9. Il résulte ce qui précède que la requérante n'est pas fondée à soutenir que la décision de refus de renouvellement de titre de séjour est entachée d'illégalité.
Sur la décision portant obligation de quitter le territoire :
10. Il résulte de ce qui a été dit au point 8 que Mme A... n'est pas fondée à soutenir que la décision portant obligation de quitter le territoire français méconnait les stipulations de l'article 8 de la convention de sauvegarde des droits de l'homme et des libertés fondamentales.
11. Il résulte ce qui précède que la requérante n'est pas fondée à soutenir que la décision portant obligation de quitter le territoire français est entachée d'illégalité.

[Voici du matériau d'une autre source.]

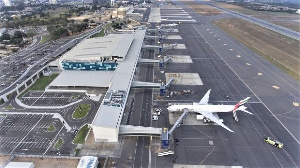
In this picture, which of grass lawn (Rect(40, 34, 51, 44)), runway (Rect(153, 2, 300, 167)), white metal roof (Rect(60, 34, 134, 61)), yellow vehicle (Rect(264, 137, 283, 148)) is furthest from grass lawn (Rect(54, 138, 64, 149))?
grass lawn (Rect(40, 34, 51, 44))

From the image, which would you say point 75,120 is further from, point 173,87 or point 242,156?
point 242,156

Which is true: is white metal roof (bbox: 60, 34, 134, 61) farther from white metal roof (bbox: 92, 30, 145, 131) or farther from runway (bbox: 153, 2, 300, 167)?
runway (bbox: 153, 2, 300, 167)

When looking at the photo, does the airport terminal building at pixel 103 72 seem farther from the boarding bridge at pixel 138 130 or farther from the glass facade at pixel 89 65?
the boarding bridge at pixel 138 130

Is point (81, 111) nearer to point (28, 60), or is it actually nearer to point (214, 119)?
point (214, 119)

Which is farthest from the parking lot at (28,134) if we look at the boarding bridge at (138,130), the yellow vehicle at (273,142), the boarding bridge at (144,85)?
the yellow vehicle at (273,142)

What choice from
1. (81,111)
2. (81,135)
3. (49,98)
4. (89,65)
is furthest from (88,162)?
(89,65)

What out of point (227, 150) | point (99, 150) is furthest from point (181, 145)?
point (99, 150)

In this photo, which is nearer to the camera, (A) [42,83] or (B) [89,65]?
(A) [42,83]
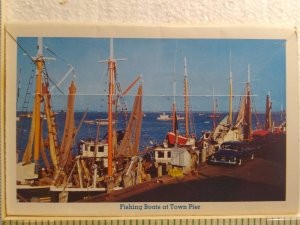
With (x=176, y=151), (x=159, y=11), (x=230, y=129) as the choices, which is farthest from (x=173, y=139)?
(x=159, y=11)

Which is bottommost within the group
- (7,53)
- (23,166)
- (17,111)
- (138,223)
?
(138,223)

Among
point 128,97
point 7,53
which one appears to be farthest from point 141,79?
point 7,53

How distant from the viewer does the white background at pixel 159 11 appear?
0.73m

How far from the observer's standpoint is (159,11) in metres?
0.74

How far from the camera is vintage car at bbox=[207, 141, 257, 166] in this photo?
761 millimetres

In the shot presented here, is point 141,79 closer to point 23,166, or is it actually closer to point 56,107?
point 56,107

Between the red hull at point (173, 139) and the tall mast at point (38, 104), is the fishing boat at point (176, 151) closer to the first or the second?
the red hull at point (173, 139)

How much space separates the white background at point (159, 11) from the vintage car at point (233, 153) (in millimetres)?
262

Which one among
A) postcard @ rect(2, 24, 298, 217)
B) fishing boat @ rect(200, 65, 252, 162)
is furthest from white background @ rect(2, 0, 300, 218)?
fishing boat @ rect(200, 65, 252, 162)

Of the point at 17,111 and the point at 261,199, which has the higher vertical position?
the point at 17,111

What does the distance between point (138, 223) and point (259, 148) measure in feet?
1.01

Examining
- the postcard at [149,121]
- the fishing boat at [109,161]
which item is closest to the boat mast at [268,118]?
the postcard at [149,121]

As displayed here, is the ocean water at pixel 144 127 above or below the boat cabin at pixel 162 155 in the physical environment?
above

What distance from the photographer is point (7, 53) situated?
0.74m
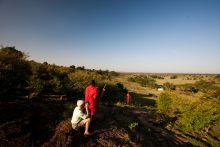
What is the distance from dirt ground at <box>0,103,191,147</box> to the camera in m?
5.84

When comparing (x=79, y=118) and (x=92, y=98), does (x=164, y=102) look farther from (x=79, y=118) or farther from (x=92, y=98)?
(x=79, y=118)

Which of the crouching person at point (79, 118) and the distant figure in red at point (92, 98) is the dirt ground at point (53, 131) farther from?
the distant figure in red at point (92, 98)

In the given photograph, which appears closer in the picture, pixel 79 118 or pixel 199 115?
pixel 79 118

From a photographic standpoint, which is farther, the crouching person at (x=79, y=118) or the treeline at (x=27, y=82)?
the treeline at (x=27, y=82)

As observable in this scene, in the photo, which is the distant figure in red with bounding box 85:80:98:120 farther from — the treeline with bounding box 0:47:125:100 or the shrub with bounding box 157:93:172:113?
the shrub with bounding box 157:93:172:113

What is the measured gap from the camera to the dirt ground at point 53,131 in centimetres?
584

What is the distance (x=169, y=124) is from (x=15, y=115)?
30.8 feet

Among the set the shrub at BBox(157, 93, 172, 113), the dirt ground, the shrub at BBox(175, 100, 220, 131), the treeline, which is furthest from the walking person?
the shrub at BBox(157, 93, 172, 113)

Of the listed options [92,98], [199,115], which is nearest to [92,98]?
[92,98]

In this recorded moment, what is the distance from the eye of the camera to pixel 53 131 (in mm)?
6500

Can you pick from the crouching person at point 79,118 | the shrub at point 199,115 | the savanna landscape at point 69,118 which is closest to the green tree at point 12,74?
the savanna landscape at point 69,118

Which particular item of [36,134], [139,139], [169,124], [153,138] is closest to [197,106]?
[169,124]

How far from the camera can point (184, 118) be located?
38.3 feet

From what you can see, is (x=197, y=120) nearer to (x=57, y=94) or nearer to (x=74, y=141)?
(x=74, y=141)
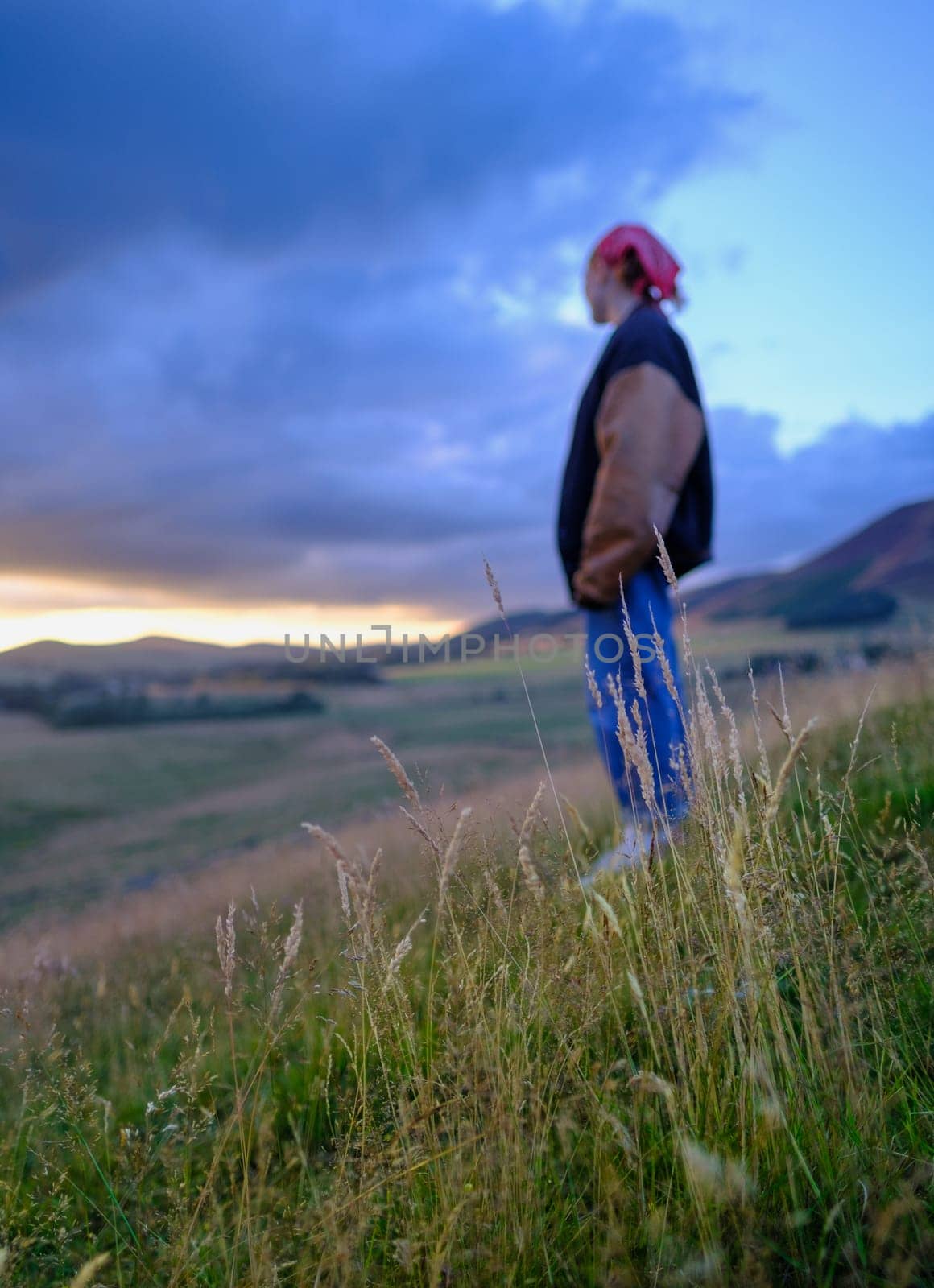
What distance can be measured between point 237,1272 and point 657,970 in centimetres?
97

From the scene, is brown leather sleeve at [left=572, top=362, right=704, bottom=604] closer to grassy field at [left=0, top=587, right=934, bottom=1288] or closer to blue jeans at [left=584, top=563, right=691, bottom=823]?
blue jeans at [left=584, top=563, right=691, bottom=823]

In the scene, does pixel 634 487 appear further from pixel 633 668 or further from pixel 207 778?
pixel 207 778

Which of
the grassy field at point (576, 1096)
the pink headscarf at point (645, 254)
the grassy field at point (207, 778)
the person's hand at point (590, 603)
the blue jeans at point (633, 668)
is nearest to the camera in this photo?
the grassy field at point (576, 1096)

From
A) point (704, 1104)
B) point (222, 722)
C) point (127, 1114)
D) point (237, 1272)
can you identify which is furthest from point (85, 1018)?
point (222, 722)

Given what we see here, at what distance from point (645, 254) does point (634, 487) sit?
3.59 ft

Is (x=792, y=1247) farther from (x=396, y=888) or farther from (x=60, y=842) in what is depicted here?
(x=60, y=842)

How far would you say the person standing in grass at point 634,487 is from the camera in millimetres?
3258

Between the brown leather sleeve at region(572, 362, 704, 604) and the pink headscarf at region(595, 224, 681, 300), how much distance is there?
60 cm

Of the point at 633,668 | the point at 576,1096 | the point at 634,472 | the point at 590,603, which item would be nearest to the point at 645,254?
the point at 634,472

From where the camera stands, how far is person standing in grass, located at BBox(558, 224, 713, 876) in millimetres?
3258

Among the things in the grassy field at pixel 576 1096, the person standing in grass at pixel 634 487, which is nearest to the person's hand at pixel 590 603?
the person standing in grass at pixel 634 487

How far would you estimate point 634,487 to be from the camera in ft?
10.6

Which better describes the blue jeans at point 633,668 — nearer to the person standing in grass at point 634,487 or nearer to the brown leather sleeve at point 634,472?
the person standing in grass at point 634,487

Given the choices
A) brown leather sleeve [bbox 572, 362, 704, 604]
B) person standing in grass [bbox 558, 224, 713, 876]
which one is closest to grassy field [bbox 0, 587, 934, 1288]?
person standing in grass [bbox 558, 224, 713, 876]
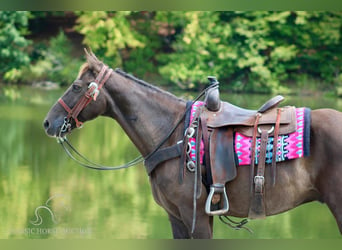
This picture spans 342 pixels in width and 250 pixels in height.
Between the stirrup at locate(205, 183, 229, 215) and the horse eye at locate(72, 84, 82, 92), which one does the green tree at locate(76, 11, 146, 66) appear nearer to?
the horse eye at locate(72, 84, 82, 92)

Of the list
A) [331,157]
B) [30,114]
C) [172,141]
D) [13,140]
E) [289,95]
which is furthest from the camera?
[289,95]

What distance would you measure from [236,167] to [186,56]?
1074 centimetres

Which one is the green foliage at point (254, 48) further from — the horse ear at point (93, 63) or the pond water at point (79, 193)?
the horse ear at point (93, 63)

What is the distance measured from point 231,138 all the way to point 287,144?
322 millimetres

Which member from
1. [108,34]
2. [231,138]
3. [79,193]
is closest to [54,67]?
[108,34]

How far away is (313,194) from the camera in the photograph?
356cm

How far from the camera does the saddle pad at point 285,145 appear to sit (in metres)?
3.48

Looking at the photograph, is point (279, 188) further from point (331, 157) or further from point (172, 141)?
point (172, 141)

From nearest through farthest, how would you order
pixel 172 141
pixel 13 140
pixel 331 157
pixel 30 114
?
pixel 331 157 < pixel 172 141 < pixel 13 140 < pixel 30 114

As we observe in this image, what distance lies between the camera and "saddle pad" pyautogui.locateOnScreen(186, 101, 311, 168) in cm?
348

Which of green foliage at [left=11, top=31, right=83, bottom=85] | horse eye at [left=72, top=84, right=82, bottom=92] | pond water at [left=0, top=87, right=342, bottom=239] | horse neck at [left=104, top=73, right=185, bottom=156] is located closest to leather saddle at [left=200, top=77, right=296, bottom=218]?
horse neck at [left=104, top=73, right=185, bottom=156]

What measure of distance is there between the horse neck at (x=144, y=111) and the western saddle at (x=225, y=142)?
13 cm

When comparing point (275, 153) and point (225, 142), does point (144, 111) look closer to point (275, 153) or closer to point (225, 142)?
point (225, 142)

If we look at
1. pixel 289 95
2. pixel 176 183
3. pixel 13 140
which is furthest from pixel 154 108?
pixel 289 95
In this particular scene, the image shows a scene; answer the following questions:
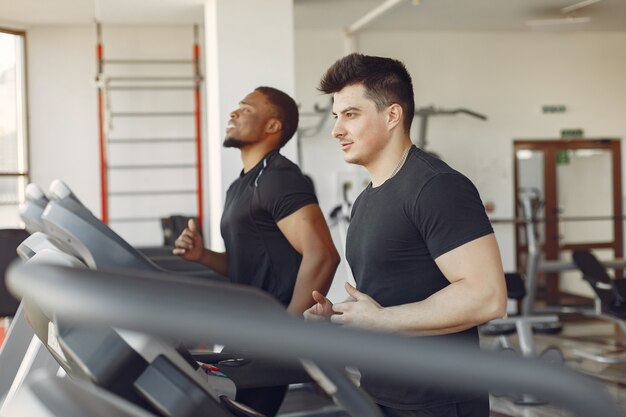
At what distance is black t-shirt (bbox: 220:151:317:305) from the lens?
260 cm

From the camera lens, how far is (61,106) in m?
7.61

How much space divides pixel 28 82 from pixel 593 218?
5961 mm

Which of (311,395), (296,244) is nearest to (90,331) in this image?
(296,244)

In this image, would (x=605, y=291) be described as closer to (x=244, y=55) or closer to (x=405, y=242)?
(x=244, y=55)

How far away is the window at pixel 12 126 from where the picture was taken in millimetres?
7441

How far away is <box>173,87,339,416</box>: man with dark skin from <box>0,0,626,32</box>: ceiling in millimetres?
3672

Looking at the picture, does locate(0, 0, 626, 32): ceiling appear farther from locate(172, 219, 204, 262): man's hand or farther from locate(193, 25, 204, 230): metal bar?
locate(172, 219, 204, 262): man's hand

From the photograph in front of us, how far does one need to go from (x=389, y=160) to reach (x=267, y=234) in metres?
0.96

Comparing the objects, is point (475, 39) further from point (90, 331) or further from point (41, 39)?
point (90, 331)

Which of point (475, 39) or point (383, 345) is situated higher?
point (475, 39)

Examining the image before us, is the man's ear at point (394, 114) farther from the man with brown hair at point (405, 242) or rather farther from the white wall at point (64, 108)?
the white wall at point (64, 108)

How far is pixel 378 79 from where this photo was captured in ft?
5.92

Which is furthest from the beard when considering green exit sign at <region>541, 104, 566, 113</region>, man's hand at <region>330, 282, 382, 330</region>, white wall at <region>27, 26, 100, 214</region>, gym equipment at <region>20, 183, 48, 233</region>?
green exit sign at <region>541, 104, 566, 113</region>

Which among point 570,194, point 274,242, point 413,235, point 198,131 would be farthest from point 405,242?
point 570,194
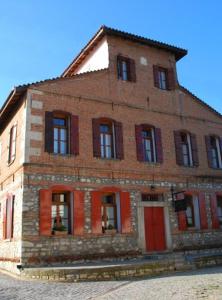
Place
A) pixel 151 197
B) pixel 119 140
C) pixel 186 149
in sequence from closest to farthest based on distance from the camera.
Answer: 1. pixel 119 140
2. pixel 151 197
3. pixel 186 149

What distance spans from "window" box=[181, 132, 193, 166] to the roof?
4645 millimetres

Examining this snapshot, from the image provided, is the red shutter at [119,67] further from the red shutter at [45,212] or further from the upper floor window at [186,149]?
the red shutter at [45,212]

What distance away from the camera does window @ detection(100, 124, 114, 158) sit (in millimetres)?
15391

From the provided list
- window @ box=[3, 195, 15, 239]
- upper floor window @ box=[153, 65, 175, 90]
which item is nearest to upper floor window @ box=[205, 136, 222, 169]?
upper floor window @ box=[153, 65, 175, 90]

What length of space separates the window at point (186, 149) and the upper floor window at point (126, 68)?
3.99 m

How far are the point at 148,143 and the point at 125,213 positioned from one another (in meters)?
3.82

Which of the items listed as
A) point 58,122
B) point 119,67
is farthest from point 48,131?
point 119,67

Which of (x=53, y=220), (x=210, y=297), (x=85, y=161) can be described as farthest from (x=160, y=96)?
(x=210, y=297)

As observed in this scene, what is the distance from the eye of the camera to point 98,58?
58.5 ft

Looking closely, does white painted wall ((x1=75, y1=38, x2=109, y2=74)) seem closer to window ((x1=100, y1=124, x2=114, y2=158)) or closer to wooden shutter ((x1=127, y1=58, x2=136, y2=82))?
wooden shutter ((x1=127, y1=58, x2=136, y2=82))

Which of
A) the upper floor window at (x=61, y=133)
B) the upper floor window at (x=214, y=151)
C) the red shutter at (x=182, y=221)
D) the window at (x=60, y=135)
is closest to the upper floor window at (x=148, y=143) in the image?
the red shutter at (x=182, y=221)

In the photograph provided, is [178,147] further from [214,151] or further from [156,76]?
→ [156,76]

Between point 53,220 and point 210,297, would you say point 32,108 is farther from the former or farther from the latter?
point 210,297

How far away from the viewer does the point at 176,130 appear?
693 inches
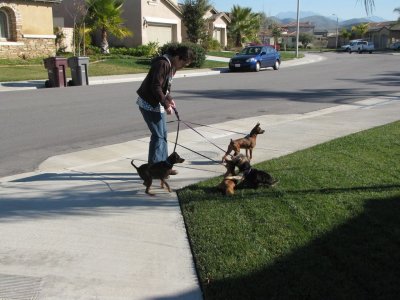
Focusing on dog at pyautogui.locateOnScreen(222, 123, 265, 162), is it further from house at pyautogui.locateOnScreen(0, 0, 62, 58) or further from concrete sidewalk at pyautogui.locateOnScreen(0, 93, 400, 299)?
house at pyautogui.locateOnScreen(0, 0, 62, 58)

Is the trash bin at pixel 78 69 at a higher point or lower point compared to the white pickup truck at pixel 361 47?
lower

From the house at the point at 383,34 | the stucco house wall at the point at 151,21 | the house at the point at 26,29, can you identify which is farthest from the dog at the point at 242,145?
the house at the point at 383,34

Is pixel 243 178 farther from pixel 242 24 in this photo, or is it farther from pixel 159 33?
pixel 242 24

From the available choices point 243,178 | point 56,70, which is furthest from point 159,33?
point 243,178

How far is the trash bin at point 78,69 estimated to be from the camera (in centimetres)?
2027

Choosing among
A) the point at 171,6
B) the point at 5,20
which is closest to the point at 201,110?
the point at 5,20

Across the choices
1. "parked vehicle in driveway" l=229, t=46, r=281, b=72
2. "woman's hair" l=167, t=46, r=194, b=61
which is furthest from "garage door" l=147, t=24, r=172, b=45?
"woman's hair" l=167, t=46, r=194, b=61

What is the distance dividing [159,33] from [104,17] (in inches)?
300

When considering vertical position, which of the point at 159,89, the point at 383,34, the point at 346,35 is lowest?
the point at 159,89

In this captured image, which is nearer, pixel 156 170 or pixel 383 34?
pixel 156 170

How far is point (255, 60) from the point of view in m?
28.8

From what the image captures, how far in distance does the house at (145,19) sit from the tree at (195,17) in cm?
56

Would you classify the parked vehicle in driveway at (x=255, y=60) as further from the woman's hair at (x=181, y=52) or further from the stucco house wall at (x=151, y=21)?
the woman's hair at (x=181, y=52)

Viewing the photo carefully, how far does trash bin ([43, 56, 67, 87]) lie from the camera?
19375mm
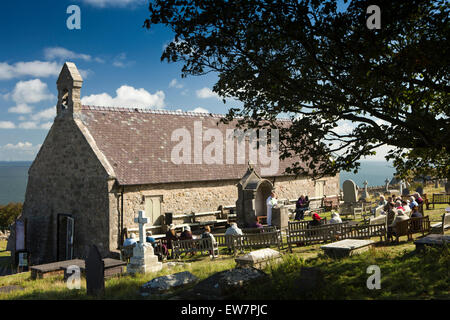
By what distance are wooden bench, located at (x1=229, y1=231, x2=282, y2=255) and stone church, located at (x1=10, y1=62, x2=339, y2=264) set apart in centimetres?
664

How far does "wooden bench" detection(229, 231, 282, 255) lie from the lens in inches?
605

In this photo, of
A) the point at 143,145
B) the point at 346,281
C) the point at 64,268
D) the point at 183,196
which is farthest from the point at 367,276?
the point at 143,145

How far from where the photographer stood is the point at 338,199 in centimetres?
3036

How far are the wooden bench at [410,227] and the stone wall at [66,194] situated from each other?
13.2 m

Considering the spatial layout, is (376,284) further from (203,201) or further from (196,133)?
(196,133)

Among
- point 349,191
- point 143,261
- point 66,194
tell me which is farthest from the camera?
point 349,191

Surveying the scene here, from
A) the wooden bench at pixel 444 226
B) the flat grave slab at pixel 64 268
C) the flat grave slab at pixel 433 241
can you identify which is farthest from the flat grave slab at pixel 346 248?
the flat grave slab at pixel 64 268

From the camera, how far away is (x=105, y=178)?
18984 millimetres

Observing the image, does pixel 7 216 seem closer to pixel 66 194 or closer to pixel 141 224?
pixel 66 194

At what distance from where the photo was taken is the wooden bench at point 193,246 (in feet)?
51.6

12. Il résulte de tout ce qui précède que Mme A... n'est pas fondée à soutenir que c'est à tort que, par le jugement attaqué, le tribunal administratif de Rouen a rejeté sa demande. Par voie de conséquence, ses conclusions à fin d'injonction doivent être rejetées.
DÉCIDE :
Article 1er : La requête de Mme A... est rejetée.
Article 2 : Le présent arrêt sera notifié à Mme D... A... et au ministre de l'intérieur.
Copie en sera transmise pour information au préfet de l'Eure.